▶ [Problem details]: Your answer is to be the count alone: the number of lines in the data below where "each" appears.

▶ [Records provided]:
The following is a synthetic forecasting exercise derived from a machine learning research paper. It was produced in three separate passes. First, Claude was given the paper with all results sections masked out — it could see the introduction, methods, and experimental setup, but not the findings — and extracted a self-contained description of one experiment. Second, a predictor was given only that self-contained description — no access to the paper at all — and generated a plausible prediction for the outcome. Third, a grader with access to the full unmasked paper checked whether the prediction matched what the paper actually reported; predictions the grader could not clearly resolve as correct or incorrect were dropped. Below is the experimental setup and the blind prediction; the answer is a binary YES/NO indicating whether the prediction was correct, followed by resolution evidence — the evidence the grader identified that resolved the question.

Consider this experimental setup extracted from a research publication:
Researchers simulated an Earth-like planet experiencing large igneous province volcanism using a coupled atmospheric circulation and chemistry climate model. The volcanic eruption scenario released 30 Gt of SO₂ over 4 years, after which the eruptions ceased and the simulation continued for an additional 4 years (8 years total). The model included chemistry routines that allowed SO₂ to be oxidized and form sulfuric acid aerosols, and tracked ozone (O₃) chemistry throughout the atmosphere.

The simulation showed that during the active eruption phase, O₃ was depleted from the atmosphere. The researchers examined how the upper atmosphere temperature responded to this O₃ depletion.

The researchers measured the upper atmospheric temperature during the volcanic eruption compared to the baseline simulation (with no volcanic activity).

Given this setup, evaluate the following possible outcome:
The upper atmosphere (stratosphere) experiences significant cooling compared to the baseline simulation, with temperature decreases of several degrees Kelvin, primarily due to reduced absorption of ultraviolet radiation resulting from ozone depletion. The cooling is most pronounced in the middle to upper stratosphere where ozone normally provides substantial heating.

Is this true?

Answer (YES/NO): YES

...

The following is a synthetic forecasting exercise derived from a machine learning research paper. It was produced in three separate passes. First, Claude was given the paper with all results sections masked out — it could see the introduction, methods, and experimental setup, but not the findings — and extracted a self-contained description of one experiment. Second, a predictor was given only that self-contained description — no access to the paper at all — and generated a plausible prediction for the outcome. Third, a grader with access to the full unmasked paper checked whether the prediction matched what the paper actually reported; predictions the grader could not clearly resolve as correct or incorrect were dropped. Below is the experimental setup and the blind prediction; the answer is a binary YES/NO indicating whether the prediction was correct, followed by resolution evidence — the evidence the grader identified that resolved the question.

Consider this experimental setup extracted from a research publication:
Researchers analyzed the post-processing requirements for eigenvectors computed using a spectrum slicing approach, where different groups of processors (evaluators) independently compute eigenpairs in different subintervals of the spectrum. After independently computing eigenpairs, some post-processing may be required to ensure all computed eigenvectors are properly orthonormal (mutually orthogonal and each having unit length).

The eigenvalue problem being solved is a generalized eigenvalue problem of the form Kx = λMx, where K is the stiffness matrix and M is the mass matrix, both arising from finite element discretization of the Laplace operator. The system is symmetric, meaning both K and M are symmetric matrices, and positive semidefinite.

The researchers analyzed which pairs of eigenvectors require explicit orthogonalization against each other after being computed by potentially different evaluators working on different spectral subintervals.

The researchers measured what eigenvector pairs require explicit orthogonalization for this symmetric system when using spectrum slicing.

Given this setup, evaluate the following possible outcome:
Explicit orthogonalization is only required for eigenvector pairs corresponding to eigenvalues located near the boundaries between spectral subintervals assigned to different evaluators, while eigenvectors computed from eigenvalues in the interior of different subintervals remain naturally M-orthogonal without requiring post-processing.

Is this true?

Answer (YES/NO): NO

* * *

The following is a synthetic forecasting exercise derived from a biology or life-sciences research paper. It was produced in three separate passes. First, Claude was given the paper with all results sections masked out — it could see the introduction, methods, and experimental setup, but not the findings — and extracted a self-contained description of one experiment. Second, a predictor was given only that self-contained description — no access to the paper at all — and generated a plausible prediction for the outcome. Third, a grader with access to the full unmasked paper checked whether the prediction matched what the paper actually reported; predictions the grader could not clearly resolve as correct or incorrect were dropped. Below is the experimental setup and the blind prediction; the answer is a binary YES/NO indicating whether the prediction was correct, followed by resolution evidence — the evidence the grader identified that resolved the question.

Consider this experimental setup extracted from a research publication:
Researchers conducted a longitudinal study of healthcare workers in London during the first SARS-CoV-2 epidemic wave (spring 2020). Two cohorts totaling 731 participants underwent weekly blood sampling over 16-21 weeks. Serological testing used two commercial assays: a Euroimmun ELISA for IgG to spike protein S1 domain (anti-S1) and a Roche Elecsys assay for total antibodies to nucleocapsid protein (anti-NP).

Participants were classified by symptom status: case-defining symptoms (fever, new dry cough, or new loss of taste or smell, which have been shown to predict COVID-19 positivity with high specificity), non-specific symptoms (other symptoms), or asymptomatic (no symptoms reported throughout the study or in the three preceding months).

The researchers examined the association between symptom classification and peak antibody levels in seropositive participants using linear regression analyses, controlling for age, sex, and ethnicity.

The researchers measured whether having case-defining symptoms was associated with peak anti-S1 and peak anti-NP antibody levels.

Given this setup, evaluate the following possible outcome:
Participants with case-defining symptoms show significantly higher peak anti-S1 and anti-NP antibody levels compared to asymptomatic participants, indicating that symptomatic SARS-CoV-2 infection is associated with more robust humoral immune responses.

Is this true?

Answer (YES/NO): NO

▶ [Task output]: 2